Repeat all the lines below exactly, but omit the pictures.

Start of Supplied information

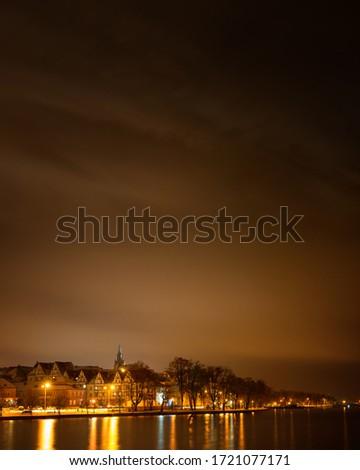 Elk winter panorama. Night photo. Masuria, Poland.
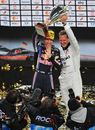 Sebastian Vettel and Michael Schumacher celebrate winning the Nations Cup at the Race of Champions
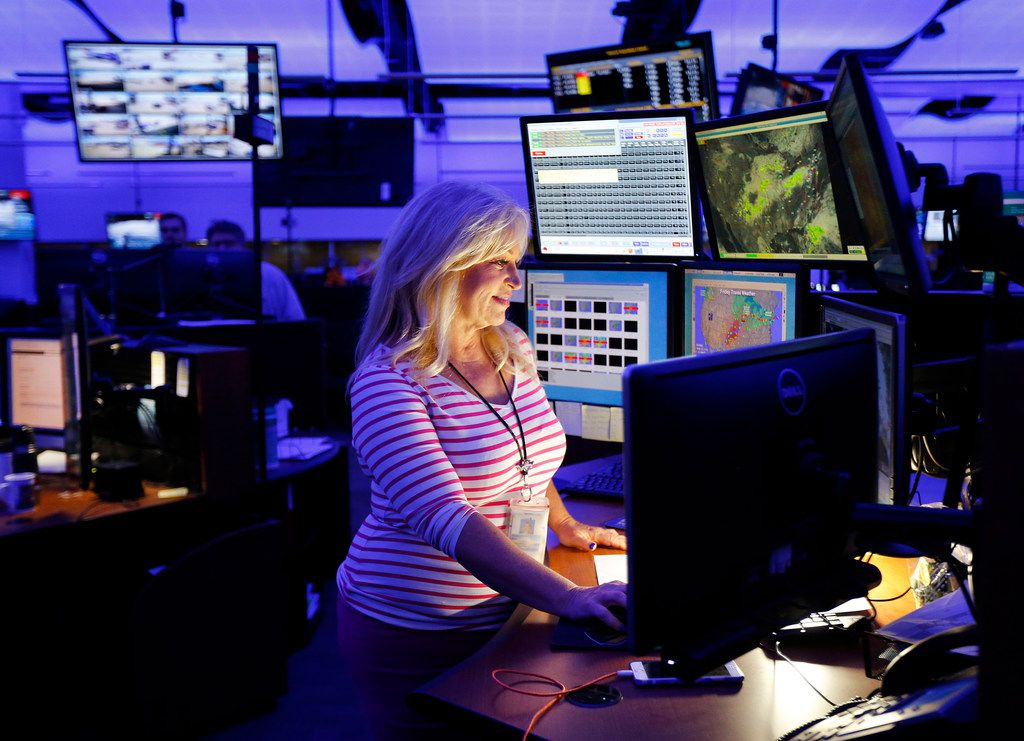 Meteorologist Rebecca Miller monitors the weather in Southwest Airlines NOC (Network Operations Control) so she can coordinate with flight operators in their Dallas facility near Love Field, Thursday, October 5 , 2017. Miller worked as a television meteorologist for years before joining Southwest. (Tom Fox/The Dallas Morning News)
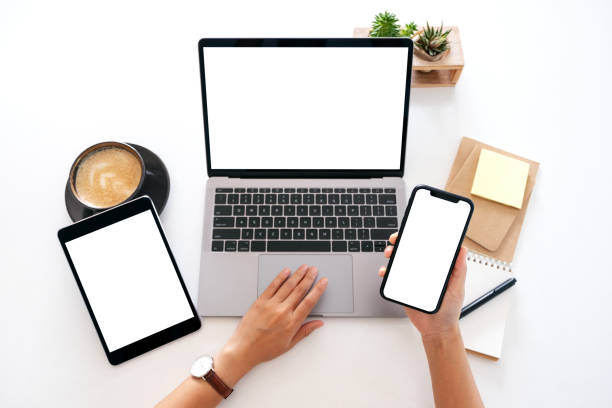 Zeiger halten ein leeres weißes Bildschirm-Handy mit Laptop-Computer und Tablet-PC auf dem Tisch im Büro – Foto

End of Supplied information

_Response to this exercise_.
 Elk winter panorama. Night photo. Masuria, Poland.
 Sebastian Vettel and Michael Schumacher celebrate winning the Nations Cup at the Race of Champions
 Meteorologist Rebecca Miller monitors the weather in Southwest Airlines NOC (Network Operations Control) so she can coordinate with flight operators in their Dallas facility near Love Field, Thursday, October 5 , 2017. Miller worked as a television meteorologist for years before joining Southwest. (Tom Fox/The Dallas Morning News)
 Zeiger halten ein leeres weißes Bildschirm-Handy mit Laptop-Computer und Tablet-PC auf dem Tisch im Büro – Foto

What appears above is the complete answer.